**Complete the following:**
[A] Name every required prerequisite that the bug report lists.
[B] According to the bug report, what percentage of cycles did perf show in qpp::applyCTRL?
[C] Decide whether each statement agrees with the bug report, and quote the deciding words for each.
(i) The slow runtime grows with the number of shots.
(ii) The same kernel runs in seconds on the nvidia target.
(iii) Emulate mode works without an IQM token.

Skip to content

iqm target (emulate): specific pair of exp_pauli terms takes >4 h at 22 qubits (dense multi-qubit block in qpp::applyCTRL); each term alone ~2 min #4730

@KarimElgammal

Description

@KarimElgammal

Required prerequisites

  • Consult the security policy. If reporting a security vulnerability, do not report the bug using this form. Use the process described in the policy to report the issue.
  • Make sure you've read the documentation. Your issue may be addressed there.
  • Search the issue tracker to verify that this hasn't already been reported. +1 or comment there if it has.
  • If possible, make a PR with a failing test to give us a starting point to work on!

Describe the bug

On the iqm target with emulate=True, sampling a 22-qubit kernel that applies two specific weight-4 exp_pauli terms takes over 4 hours, while each term alone, and seven other two-term circuits of the same shape, take about 2 minutes. The cost is shot-independent (100 and 5000 shots grind identically). The same kernel and arguments run in seconds on the nvidia and qpp-cpu targets.

perf on the live process shows 98.4% of cycles in qpp::applyCTRL (libnvqir-dm.so), and the flat ~8.7 GB RSS matches a dense complex<double> operator over ~14-15 qubits (2^29 x 16 B). So the lowering appears to fuse this particular pair into one very large dense block that is then applied elementwise, instead of the usual small-gate decomposition. Shot-independence follows: the state is prepared once, sampling is cheap.

Steps to reproduce the bug

import cudaq
# needs a valid IQM_TOKEN + network for the architecture fetch, even in emulate mode
cudaq.set_target("iqm", url="https://cocos.resonance.meetiqm.com/emerald", emulate=True)

**Supplied material:**
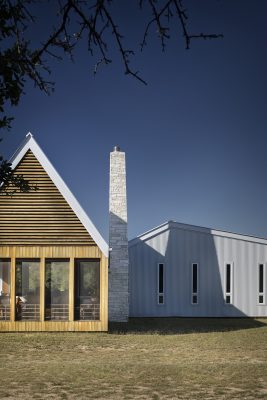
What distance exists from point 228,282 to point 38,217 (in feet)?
38.3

**Per-task outputs:**
[A]
Consult the security policy and, if reporting a security vulnerability, use the process described in that policy instead of this form.
Read the documentation, since the issue may be addressed there.
Search the issue tracker to verify that the issue hasn't already been reported, and add +1 or a comment there if it has.
If possible, make a PR with a failing test as a starting point.

[B] 98.4% of cycles.

[C]
(i) No: "The cost is shot-independent (100 and 5000 shots grind identically)."
(ii) Yes: "The same kernel and arguments run in seconds on the nvidia and qpp-cpu targets."
(iii) No: "needs a valid IQM_TOKEN + network for the architecture fetch, even in emulate mode"